Source data:
○ ○ ○ ○
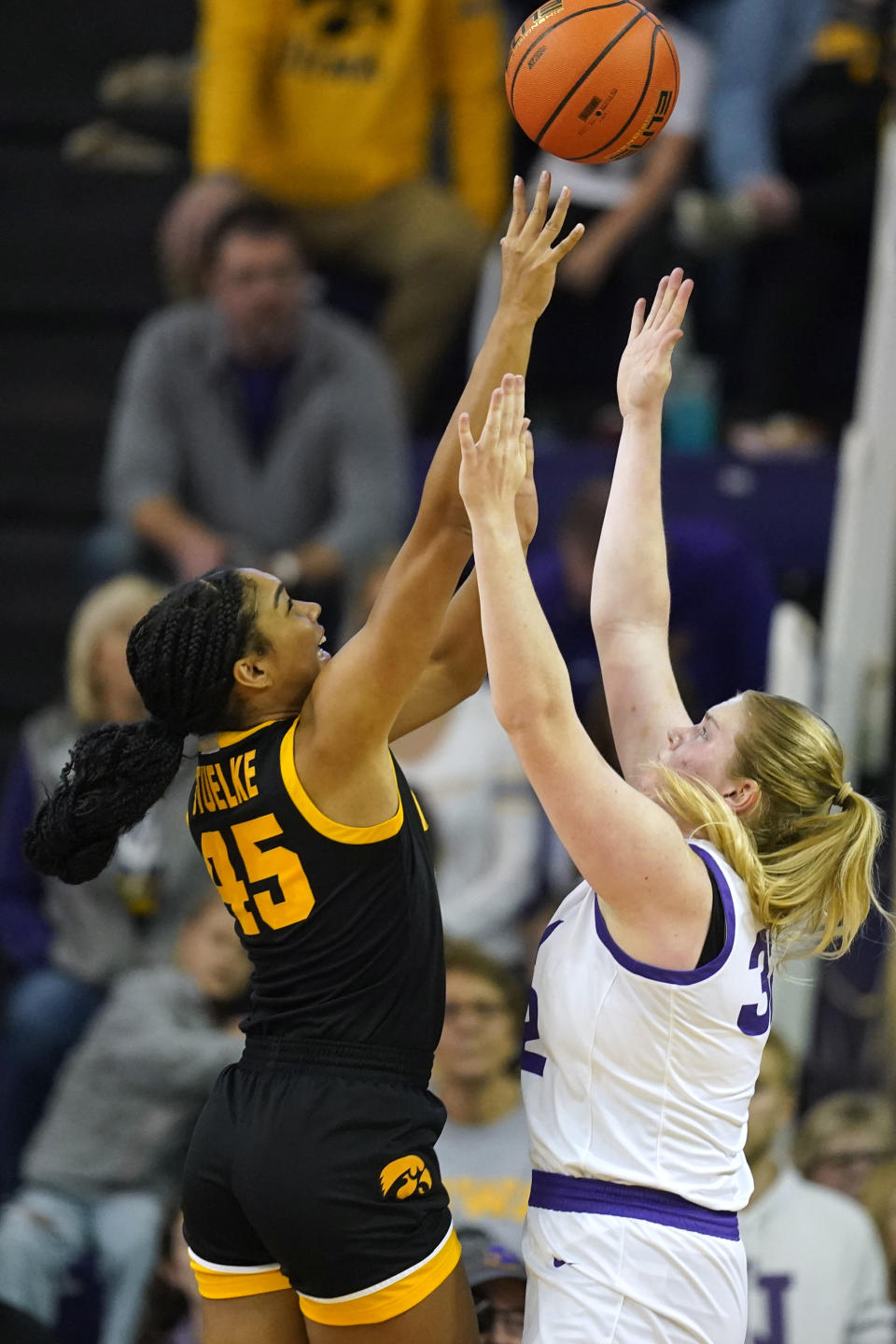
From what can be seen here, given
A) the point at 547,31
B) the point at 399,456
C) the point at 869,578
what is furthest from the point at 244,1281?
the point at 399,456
○ ○ ○ ○
- _Request_
Reproduce the lines above with "furthest" swapped for "most distant", leaving everything else the same and omitting the pictures.

- _Output for this task_
From what can be seen here, given
A) the point at 547,31
B) the point at 399,456
C) the point at 869,578
what is most distant from the point at 244,1281?
the point at 399,456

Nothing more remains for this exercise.